The relationship between Delray and Highland Beach was win-win and now that’s gone. Losing that contract is a loss for both municipalities—a mistake that I would wager would not have happened if Kerry could have helped it.

After my 7 years of service, Kerry vowed to stay in touch. And he did. He made the effort. We began to meet for lunch and conversation. There were phone calls and emails too. Every interaction is memorable. He taught and I listened and learned.

He sent me interesting pieces to read, suggested subjects for this blog, shared wonderful photos of his travels and coached me through my ups and downs.

He showed me things—passages from books, meaningful quotes, historical tidbits and invited me into his home to show me a fire bell display he had built over time.

He has such unique insights. He sees the things I miss. He changes how I view issues and how I see the world itself.

And remarkably, I am not alone. There is a large cohort of us who benefit from Kerry’s generous intellect. He has “groups” in Boca and Delray—connections in Chicago, Memphis and Illinois that he tends too lovingly.

Some of us know each other and we marvel at his capacity to build and sustain relationships.

When I think of the richness of this world, how much there is to know, experience and learn, I get overcome with gratitude.

The experts say there is an epidemic of loneliness in this world. Last week, loneliness was labeled a public health issue.

There is no vaccine for loneliness, but there is a remedy: connection.

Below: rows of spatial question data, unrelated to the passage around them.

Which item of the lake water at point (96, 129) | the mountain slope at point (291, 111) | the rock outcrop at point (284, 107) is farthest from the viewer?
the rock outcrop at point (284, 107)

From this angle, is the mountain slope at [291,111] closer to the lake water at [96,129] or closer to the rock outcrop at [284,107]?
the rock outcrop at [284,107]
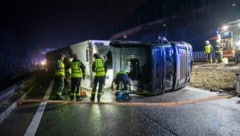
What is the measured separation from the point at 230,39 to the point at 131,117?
18205mm

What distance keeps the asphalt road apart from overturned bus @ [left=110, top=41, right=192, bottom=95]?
1.00 m

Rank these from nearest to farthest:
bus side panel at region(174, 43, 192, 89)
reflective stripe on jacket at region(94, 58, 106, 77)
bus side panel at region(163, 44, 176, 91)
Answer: reflective stripe on jacket at region(94, 58, 106, 77) < bus side panel at region(163, 44, 176, 91) < bus side panel at region(174, 43, 192, 89)

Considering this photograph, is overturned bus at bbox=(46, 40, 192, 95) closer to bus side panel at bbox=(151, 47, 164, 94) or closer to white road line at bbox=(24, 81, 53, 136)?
bus side panel at bbox=(151, 47, 164, 94)

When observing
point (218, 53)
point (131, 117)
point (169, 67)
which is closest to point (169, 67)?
point (169, 67)

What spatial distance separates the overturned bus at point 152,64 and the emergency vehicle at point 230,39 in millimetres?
11089

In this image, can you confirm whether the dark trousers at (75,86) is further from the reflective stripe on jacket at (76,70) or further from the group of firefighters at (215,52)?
the group of firefighters at (215,52)

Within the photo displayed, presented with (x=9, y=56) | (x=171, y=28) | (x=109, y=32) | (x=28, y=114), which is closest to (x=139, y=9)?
(x=109, y=32)

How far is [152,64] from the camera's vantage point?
1177 cm

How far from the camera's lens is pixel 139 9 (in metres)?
93.6

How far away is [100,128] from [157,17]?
250 feet

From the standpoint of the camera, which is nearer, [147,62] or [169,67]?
[147,62]

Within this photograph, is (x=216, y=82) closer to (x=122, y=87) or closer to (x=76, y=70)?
(x=122, y=87)

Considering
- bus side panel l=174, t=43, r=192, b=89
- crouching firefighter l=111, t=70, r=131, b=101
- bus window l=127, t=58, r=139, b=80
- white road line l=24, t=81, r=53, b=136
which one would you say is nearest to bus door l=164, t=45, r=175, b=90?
bus side panel l=174, t=43, r=192, b=89

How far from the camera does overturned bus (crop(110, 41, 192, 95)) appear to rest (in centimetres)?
1186
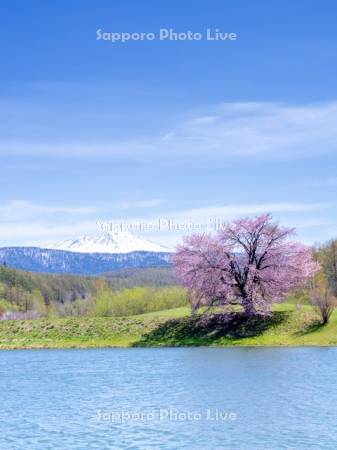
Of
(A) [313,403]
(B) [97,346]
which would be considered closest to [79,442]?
(A) [313,403]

These days my community involvement is much smaller than it used to be. Some of it is cultural, (Delray is a different place but a new day has dawned!), some of it is where I am in life and in my career, but I’ve tried to keep up as best I can with the special people. We may not see each other much, but the connection is there.

The ties that happily bind us all.

With Kerry Koen it’s easy, because he makes the effort, checks in and because he cares so much.

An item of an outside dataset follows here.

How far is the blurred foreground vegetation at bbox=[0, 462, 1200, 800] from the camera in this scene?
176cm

He’s remarkable. A gift—- to so many lives. And for that I am  forever grateful.




  1. Patricia Sciarillo says

    Isn’t it wonderful that special people in our lives can hsve such an impact on us. We were lucky to have him on our FD and you as Msyor. I am hopeful we will once again find the peace and harmony that I witnessed when I moved here 22 years ago.

  2. Susan Ruby says

    Chief Koen is a very special person. He has kept up with me often through the years. I am so touched that he has. He is a lovely and caring human . A person to be revered and emulated. So glad you wrote about him.

  3. Frances Bourque says

    Just recently Chief Coen became ill and was hospitalized and I found out from another dear friend and hero, Bob Barcinski . Bod shared that Kerry had called and was worried that a very special award he has personally spearheaded for Mr Straghn. Kerry was concerned that the award might be delayed because Kerry was ill.
    This giant of a man with the gentleness of a lamb doing what he always does best….. worrying about someone or thing else!
    He has prayed for me, with me, and encouraged me when things were difficult!
    His own pain is hidden as he ministers with love for so many.
    Be well, dearest man. Keep us on our game and continue to bring out the better angels in each of us! Because you are the Archangel for all of us!

  4. Emily M Lilly says

    What a beautiful message to a beautiful man…..and friend. I worked with Kerry in Boca Raton and could ditto everything you said about him. He truly was a man who cared, a true encourager, an angel in our midst………not only within his profession, but also for all those he encountered in his life. Praying for him today and all the days ahead.

    • Jeff Perlman says

      Beautifully said Emily. An encourager, I love that. So true. And so badly needed. Thanks for sharing. Jeff.

  5. Candace Dye-Etzler says

    Thank you for these weekly reminders of humanity that will ALWAYS be a part of Delray’s history.

  6. Rabbi Suzanne H Carter, D. Div. says

    Thanks Jeff,

    Nice tribute to Chiefs Koen and Overman and well deserved.
    As you well know I served under both of them.